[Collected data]
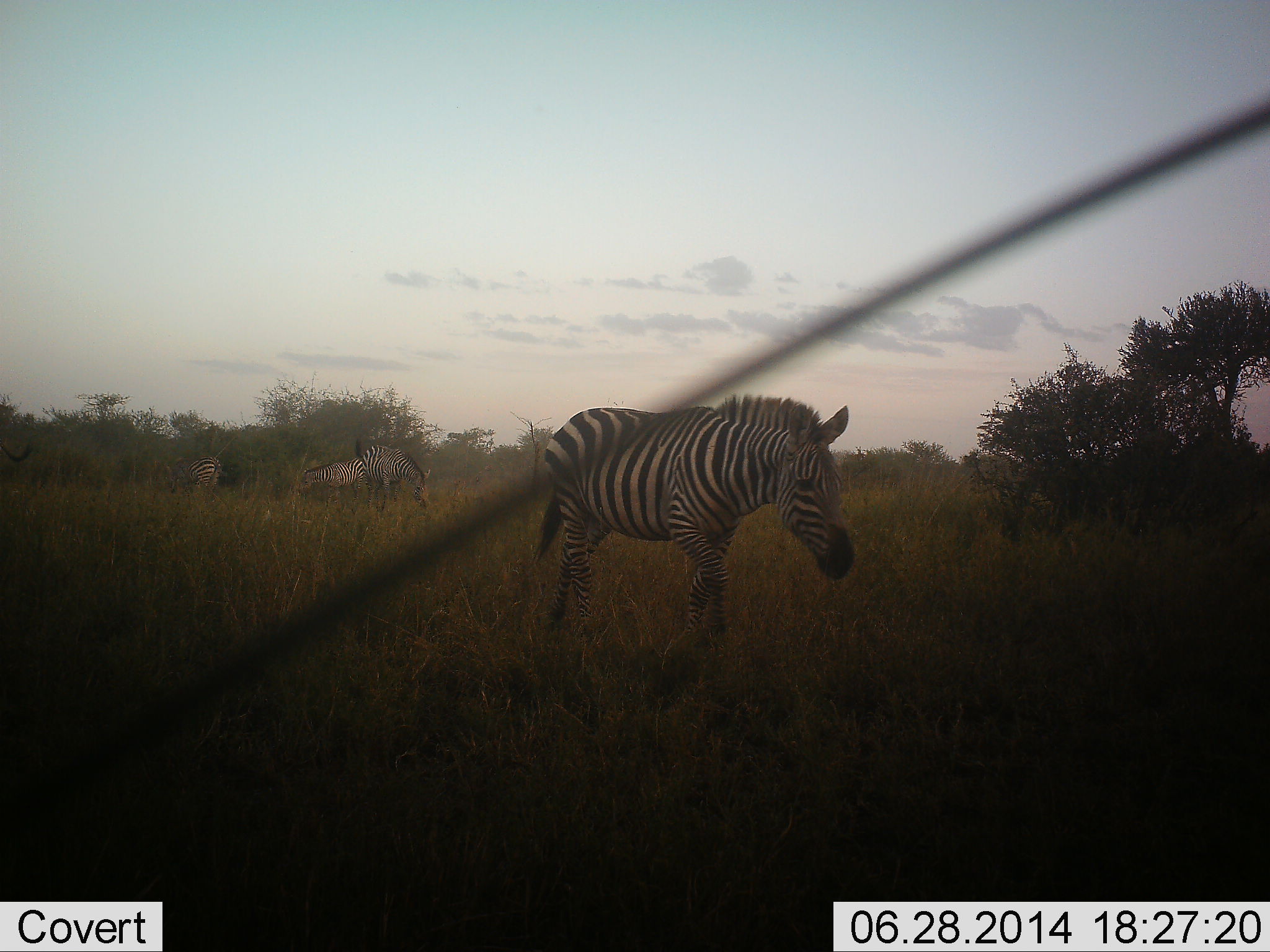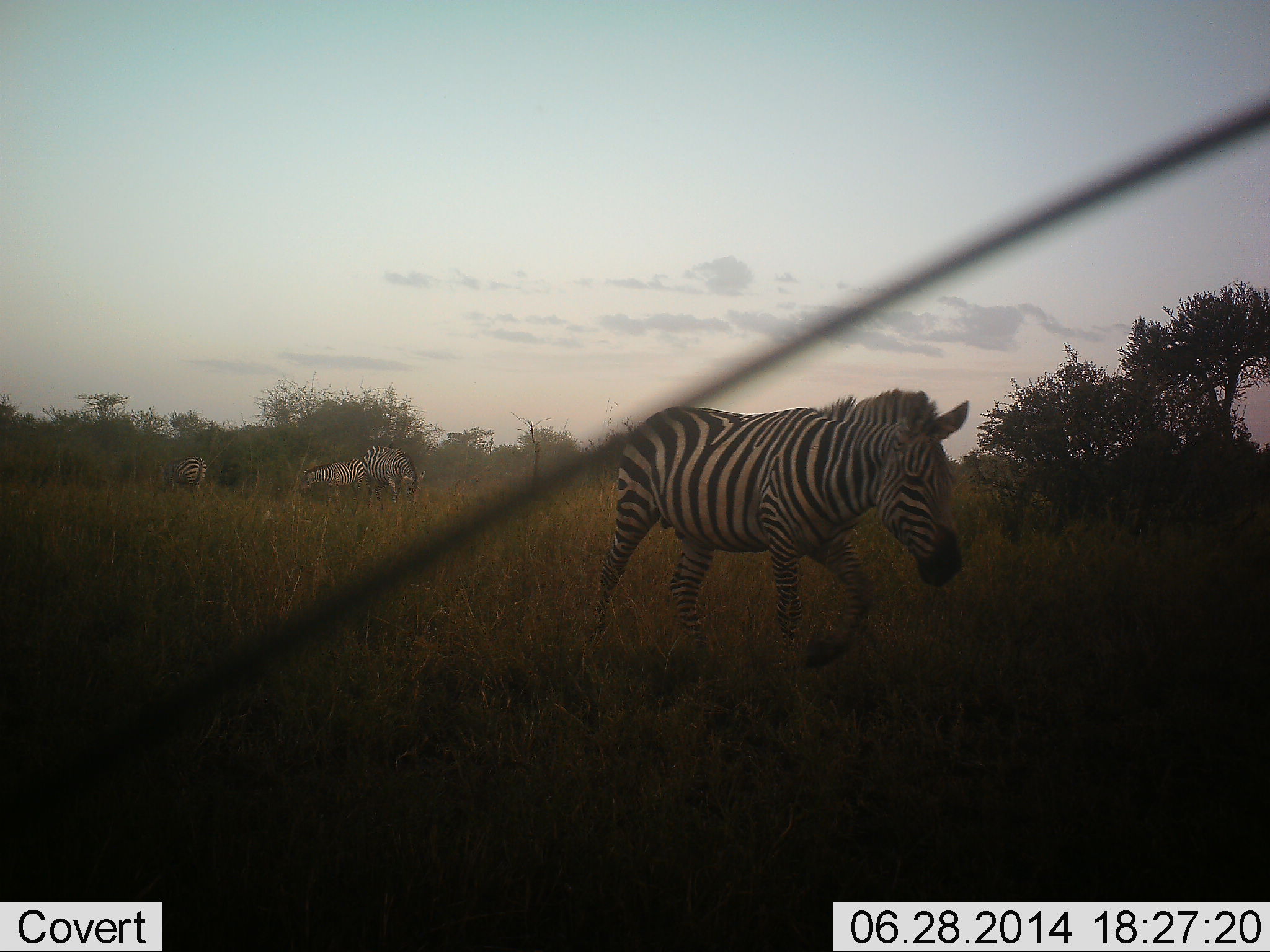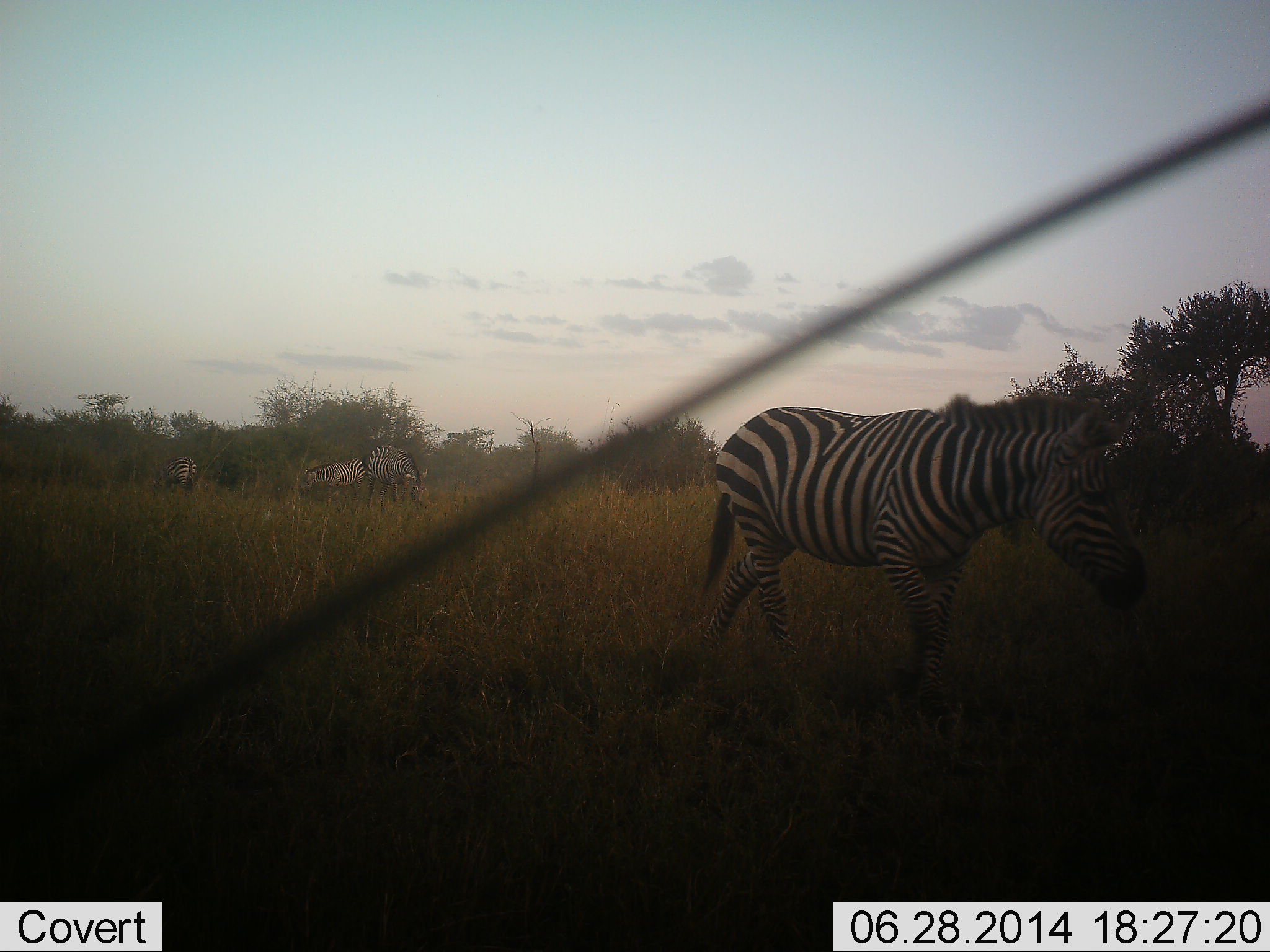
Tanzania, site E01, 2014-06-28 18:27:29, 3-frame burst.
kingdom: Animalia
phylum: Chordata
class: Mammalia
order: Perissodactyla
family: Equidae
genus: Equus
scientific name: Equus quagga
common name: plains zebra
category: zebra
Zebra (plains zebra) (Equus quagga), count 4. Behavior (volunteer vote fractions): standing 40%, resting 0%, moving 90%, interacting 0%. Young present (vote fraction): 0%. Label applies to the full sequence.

__Exercise details__: What you return should consist solely of the lines from the one containing "genus: Equus" through the end of the entries above, reproduced exactly.

__Solution for this task__:
genus: Equus
scientific name: Equus quagga
common name: plains zebra
category: zebra
Zebra (plains zebra) (Equus quagga), count 4. Behavior (volunteer vote fractions): standing 40%, resting 0%, moving 90%, interacting 0%. Young present (vote fraction): 0%. Label applies to the full sequence.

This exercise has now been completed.